* WORK TO BE COMPLETED
Convert the material below into a JSON array of strings, with each line as a separate string and blank lines omitted.

◇ ◇ ◇ ◇ ◇

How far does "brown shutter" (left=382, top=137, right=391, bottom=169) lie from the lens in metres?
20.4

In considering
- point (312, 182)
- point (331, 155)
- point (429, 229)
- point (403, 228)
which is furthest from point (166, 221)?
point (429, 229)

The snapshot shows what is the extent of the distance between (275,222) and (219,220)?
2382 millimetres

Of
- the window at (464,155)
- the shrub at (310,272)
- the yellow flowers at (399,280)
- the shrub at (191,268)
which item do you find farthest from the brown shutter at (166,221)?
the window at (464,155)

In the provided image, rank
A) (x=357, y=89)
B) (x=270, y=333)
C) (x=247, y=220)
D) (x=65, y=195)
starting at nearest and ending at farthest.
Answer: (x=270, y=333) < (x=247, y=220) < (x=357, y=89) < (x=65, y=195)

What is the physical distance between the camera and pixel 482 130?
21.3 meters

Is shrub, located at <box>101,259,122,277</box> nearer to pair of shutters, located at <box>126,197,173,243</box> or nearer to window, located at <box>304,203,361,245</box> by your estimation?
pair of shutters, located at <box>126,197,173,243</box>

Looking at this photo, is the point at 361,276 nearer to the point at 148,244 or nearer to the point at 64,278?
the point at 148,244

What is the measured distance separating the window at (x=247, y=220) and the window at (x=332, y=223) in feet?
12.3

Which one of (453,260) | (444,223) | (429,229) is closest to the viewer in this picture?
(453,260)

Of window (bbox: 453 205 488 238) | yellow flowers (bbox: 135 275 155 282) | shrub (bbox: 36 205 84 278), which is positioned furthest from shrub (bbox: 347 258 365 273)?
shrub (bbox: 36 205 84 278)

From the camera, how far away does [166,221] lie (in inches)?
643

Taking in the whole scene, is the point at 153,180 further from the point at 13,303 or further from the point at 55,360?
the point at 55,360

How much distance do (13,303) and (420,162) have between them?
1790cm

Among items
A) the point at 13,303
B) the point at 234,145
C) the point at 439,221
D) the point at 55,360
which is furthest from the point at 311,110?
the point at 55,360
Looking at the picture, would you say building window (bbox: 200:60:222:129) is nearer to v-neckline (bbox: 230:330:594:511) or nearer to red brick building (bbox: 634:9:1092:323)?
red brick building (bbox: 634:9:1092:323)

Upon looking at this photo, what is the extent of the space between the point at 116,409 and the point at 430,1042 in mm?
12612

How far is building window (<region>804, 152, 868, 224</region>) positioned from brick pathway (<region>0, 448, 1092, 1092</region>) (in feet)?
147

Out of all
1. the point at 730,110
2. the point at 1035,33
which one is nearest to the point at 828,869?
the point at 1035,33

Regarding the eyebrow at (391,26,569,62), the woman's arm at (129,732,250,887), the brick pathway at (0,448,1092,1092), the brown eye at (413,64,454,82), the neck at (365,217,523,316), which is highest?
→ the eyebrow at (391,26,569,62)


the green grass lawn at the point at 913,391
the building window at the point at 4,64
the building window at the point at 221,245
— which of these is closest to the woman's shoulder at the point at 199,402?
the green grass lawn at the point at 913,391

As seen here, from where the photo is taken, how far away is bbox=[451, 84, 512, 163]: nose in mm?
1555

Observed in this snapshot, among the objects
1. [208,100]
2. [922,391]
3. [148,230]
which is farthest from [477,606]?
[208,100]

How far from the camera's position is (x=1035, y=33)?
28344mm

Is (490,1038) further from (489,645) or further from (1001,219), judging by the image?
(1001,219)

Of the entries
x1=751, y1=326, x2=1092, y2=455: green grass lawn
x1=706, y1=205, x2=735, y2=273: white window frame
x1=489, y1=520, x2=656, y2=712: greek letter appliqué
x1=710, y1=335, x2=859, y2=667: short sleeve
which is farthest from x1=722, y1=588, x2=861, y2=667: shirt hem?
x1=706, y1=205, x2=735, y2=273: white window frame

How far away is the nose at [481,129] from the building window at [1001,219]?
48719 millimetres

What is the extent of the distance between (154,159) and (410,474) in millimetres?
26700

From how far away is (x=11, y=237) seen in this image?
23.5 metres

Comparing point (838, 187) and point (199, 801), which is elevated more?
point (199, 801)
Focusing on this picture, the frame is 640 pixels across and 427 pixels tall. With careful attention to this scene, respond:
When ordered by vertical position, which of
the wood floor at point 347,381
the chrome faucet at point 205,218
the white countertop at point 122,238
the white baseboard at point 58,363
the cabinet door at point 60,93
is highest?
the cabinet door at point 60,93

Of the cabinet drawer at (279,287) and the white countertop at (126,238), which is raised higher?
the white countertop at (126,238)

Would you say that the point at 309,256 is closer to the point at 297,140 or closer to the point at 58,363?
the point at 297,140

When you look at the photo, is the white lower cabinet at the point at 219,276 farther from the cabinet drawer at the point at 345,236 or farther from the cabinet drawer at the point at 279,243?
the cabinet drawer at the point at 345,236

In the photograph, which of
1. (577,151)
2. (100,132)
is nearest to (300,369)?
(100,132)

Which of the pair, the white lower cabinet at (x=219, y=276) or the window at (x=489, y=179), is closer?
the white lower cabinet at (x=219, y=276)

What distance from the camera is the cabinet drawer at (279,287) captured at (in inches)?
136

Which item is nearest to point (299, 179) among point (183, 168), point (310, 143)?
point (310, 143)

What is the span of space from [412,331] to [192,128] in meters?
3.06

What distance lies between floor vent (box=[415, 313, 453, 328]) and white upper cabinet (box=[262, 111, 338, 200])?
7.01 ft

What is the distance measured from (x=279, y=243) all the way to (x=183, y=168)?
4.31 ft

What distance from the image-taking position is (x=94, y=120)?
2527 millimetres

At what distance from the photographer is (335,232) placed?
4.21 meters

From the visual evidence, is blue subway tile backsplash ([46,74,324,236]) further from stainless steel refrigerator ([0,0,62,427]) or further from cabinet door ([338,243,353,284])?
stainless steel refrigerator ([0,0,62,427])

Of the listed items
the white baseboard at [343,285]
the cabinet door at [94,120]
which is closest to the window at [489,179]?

◇ ◇ ◇ ◇ ◇

* ANSWER TO THIS EXERCISE
[
  "How far does \"brown shutter\" (left=382, top=137, right=391, bottom=169) lie from the lens in metres?",
  "20.4",
  "In considering",
  "- point (312, 182)",
  "- point (331, 155)",
  "- point (429, 229)",
  "- point (403, 228)",
  "which is furthest from point (166, 221)?",
  "point (429, 229)",
  "The snapshot shows what is the extent of the distance between (275,222) and (219,220)?",
  "2382 millimetres",
  "Of",
  "- the window at (464,155)",
  "- the shrub at (310,272)",
  "- the yellow flowers at (399,280)",
  "- the shrub at (191,268)",
  "which item do you find farthest from the brown shutter at (166,221)?",
  "the window at (464,155)",
  "In the provided image, rank",
  "A) (x=357, y=89)",
  "B) (x=270, y=333)",
  "C) (x=247, y=220)",
  "D) (x=65, y=195)",
  "starting at nearest and ending at farthest.",
  "Answer: (x=270, y=333) < (x=247, y=220) < (x=357, y=89) < (x=65, y=195)",
  "What is the physical distance between the camera and pixel 482 130?",
  "21.3 meters",
  "Is shrub, located at <box>101,259,122,277</box> nearer to pair of shutters, located at <box>126,197,173,243</box> or nearer to window, located at <box>304,203,361,245</box> by your estimation?",
  "pair of shutters, located at <box>126,197,173,243</box>",
  "Looking at this photo, is the point at 361,276 nearer to the point at 148,244 or nearer to the point at 64,278?",
  "the point at 148,244",
  "What is the measured distance separating the window at (x=247, y=220) and the window at (x=332, y=223) in feet?",
  "12.3",
  "Which one of (453,260) | (444,223) | (429,229) is closest to the viewer in this picture?",
  "(453,260)",
  "Of window (bbox: 453 205 488 238) | yellow flowers (bbox: 135 275 155 282) | shrub (bbox: 36 205 84 278), which is positioned furthest from shrub (bbox: 347 258 365 273)?",
  "shrub (bbox: 36 205 84 278)",
  "From the camera, how far away does [166,221] lie (in inches)?",
  "643",
  "Taking in the whole scene, is the point at 153,180 further from the point at 13,303 or further from the point at 55,360?",
  "the point at 55,360",
  "How much distance do (13,303) and (420,162) have between them?",
  "1790cm",
  "Among items",
  "A) the point at 13,303",
  "B) the point at 234,145",
  "C) the point at 439,221",
  "D) the point at 55,360",
  "which is furthest from the point at 311,110?",
  "the point at 55,360",
  "Looking at the picture, would you say building window (bbox: 200:60:222:129) is nearer to v-neckline (bbox: 230:330:594:511) or nearer to red brick building (bbox: 634:9:1092:323)?",
  "red brick building (bbox: 634:9:1092:323)",
  "Upon looking at this photo, what is the extent of the space between the point at 116,409 and the point at 430,1042 in mm?",
  "12612",
  "How far is building window (<region>804, 152, 868, 224</region>) positioned from brick pathway (<region>0, 448, 1092, 1092</region>) (in feet)?",
  "147",
  "Out of all",
  "1. the point at 730,110",
  "2. the point at 1035,33",
  "which one is nearest to the point at 828,869?",
  "the point at 1035,33",
  "Regarding the eyebrow at (391,26,569,62), the woman's arm at (129,732,250,887), the brick pathway at (0,448,1092,1092), the brown eye at (413,64,454,82), the neck at (365,217,523,316), which is highest?",
  "→ the eyebrow at (391,26,569,62)",
  "the green grass lawn at the point at 913,391",
  "the building window at the point at 4,64",
  "the building window at the point at 221,245",
  "— which of these is closest to the woman's shoulder at the point at 199,402?",
  "the green grass lawn at the point at 913,391",
  "As seen here, from where the photo is taken, how far away is bbox=[451, 84, 512, 163]: nose in mm?",
  "1555",
  "Observed in this snapshot, among the objects",
  "1. [208,100]",
  "2. [922,391]",
  "3. [148,230]",
  "which is farthest from [477,606]?",
  "[208,100]",
  "How far from the camera's position is (x=1035, y=33)?",
  "28344mm",
  "Is (490,1038) further from (489,645) or further from (1001,219), judging by the image?",
  "(1001,219)",
  "Of the entries",
  "x1=751, y1=326, x2=1092, y2=455: green grass lawn",
  "x1=706, y1=205, x2=735, y2=273: white window frame",
  "x1=489, y1=520, x2=656, y2=712: greek letter appliqué",
  "x1=710, y1=335, x2=859, y2=667: short sleeve",
  "which is farthest from x1=722, y1=588, x2=861, y2=667: shirt hem?",
  "x1=706, y1=205, x2=735, y2=273: white window frame",
  "How far away is the nose at [481,129] from the building window at [1001,219]?",
  "48719 millimetres",
  "What is the extent of the distance between (154,159) and (410,474) in millimetres?",
  "26700",
  "From how far away is (x=11, y=237) seen in this image?",
  "23.5 metres",
  "Comparing point (838, 187) and point (199, 801), which is elevated more?",
  "point (199, 801)",
  "Focusing on this picture, the frame is 640 pixels across and 427 pixels tall. With careful attention to this scene, respond:",
  "When ordered by vertical position, which of",
  "the wood floor at point 347,381",
  "the chrome faucet at point 205,218",
  "the white countertop at point 122,238",
  "the white baseboard at point 58,363",
  "the cabinet door at point 60,93",
  "is highest?",
  "the cabinet door at point 60,93",
  "Of the cabinet drawer at (279,287) and the white countertop at (126,238), which is raised higher?",
  "the white countertop at (126,238)",
  "Would you say that the point at 309,256 is closer to the point at 297,140 or closer to the point at 58,363?",
  "the point at 297,140",
  "When you look at the photo, is the white lower cabinet at the point at 219,276 farther from the cabinet drawer at the point at 345,236 or farther from the cabinet drawer at the point at 279,243?",
  "the cabinet drawer at the point at 345,236",
  "In the photograph, which of",
  "1. (577,151)",
  "2. (100,132)",
  "is nearest to (300,369)?",
  "(100,132)",
  "Which of the pair, the white lower cabinet at (x=219, y=276) or the window at (x=489, y=179), is closer?",
  "the white lower cabinet at (x=219, y=276)",
  "What distance from the camera is the cabinet drawer at (279,287) captured at (in inches)?",
  "136",
  "Which item is nearest to point (299, 179) among point (183, 168), point (310, 143)?",
  "point (310, 143)",
  "What is the span of space from [412,331] to [192,128] in meters?",
  "3.06",
  "What distance lies between floor vent (box=[415, 313, 453, 328]) and white upper cabinet (box=[262, 111, 338, 200])?",
  "7.01 ft",
  "What is the distance measured from (x=279, y=243) all the way to (x=183, y=168)?",
  "4.31 ft",
  "What distance from the image-taking position is (x=94, y=120)?",
  "2527 millimetres",
  "At what distance from the photographer is (335,232) placed?",
  "4.21 meters",
  "From the visual evidence, is blue subway tile backsplash ([46,74,324,236]) further from stainless steel refrigerator ([0,0,62,427]) or further from cabinet door ([338,243,353,284])?",
  "stainless steel refrigerator ([0,0,62,427])",
  "Of the listed items",
  "the white baseboard at [343,285]",
  "the cabinet door at [94,120]",
  "which is closest to the window at [489,179]?"
]